As certain portions of Argyll also lie within the Lochaber region, the Lochaber Archive Centre collects and cares for a significant number of Argyll-related records. Examples might include Estate, Family, Church, Council, or School Records. For those engaged in family history research, with established or potential ancestral links to Argyll, access to these records is essential. Not only do they contain invaluable information regarding the histories of individuals, but also about their communities, and the cultural, social, and economic context in which they lived. Estate Records, such as our Arisaig, Cameron-Head of Inverailort, and Cameron of Lochiel Collections, can inform the researcher greatly about tenants, living conditions, employment, and migration, and about Clan histories and patterns of landownership. Church Records contain information about the lives of parishioners, and Old Parish Registers contain birth, death, and marriage registers for vital events taking place before the advent of Civil Registration in 1855. And School Records, such a Logbooks and Admission Registers, can teach researchers about the childhood years and education of an ancestor. Join Lochaber Archivist Rory Green to learn more about how these records can be accessed, understood, and used for family history research.

Tessa Spencer is a history graduate from the Universities of St. Andrews and Glasgow where she studied medieval history and the history of medicine respectively. She is a professional archivist and has worked at the National Records of Scotland for over 20 years in various roles.

 

In her current post as Head of Outreach and Learning, she is responsible for education in the archives for all ages and stages of learning from school pupils to university students to lifelong learners. She also facilitates access to the archives for higher education collaborations and partnerships.

 

An overview of sources for researching Argyll and Highland history in the National Records of Scotland’ (working title)

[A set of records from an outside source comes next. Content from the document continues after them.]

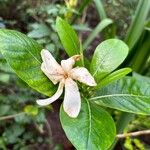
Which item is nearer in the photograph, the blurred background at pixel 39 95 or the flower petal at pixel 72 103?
the flower petal at pixel 72 103

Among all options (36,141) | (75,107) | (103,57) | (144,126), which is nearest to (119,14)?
(144,126)

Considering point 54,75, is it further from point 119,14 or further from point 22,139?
point 119,14

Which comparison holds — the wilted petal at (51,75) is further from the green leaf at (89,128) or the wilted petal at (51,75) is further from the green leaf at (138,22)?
the green leaf at (138,22)

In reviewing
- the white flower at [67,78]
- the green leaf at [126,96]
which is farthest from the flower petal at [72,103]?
the green leaf at [126,96]

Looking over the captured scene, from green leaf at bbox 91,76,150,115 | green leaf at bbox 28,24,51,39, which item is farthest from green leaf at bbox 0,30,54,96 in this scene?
green leaf at bbox 28,24,51,39

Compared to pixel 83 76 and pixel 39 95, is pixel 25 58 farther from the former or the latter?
pixel 39 95

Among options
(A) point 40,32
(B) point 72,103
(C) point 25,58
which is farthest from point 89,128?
(A) point 40,32

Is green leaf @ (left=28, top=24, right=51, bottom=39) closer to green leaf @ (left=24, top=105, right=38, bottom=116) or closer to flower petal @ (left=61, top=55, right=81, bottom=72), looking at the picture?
green leaf @ (left=24, top=105, right=38, bottom=116)
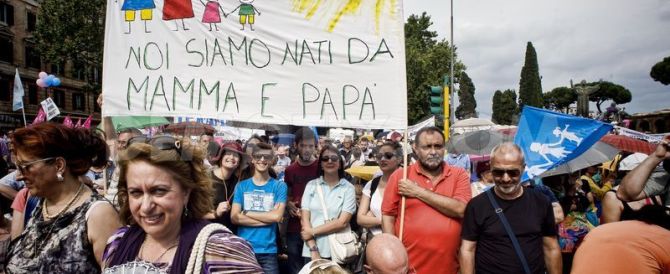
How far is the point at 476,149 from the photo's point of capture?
8297 mm

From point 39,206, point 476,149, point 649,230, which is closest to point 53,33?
point 476,149

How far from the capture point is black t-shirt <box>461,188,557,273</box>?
282 centimetres

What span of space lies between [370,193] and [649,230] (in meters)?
2.44

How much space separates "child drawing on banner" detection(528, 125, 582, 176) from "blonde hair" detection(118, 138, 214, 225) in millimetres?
3357

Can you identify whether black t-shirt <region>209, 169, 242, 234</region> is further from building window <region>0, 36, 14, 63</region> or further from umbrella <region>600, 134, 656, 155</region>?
building window <region>0, 36, 14, 63</region>

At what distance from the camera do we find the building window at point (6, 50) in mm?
34531

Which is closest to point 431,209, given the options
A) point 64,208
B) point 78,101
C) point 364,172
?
point 64,208

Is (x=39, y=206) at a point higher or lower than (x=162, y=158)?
lower

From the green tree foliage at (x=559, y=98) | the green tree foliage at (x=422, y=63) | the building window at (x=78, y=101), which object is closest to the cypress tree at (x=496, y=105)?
the green tree foliage at (x=559, y=98)

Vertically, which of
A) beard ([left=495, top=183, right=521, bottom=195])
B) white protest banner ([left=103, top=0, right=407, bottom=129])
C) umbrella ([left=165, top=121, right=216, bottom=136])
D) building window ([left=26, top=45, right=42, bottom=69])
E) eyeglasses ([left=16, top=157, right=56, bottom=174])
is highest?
building window ([left=26, top=45, right=42, bottom=69])

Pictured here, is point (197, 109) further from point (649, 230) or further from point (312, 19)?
point (649, 230)

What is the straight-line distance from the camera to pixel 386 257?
205cm

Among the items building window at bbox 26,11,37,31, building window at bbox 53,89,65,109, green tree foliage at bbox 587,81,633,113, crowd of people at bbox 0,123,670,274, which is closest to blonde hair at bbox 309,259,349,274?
crowd of people at bbox 0,123,670,274

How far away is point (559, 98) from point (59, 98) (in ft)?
293
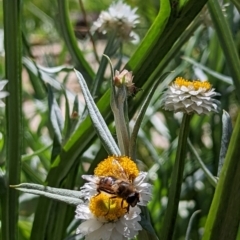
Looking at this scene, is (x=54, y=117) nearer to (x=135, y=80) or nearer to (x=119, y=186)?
(x=135, y=80)

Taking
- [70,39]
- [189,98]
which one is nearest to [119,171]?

This paper will highlight the vast range of Scottish records available for researching Argyll and Highland history in the National Records of Scotland (NRS): what are the main records, what will they tell you, and how do you start?

 

In addition to the wealth of documents searchable through Scotland’s People, there are plenty more in Scotland’s national archives to help with your research: church records, civil and criminal court cases, exchequer records, property records, tax records and the archives of landed estates. This paper will look at this diverse and rich material, explaining what the records are and how you can access and use them whether researching online or visiting NRS in person.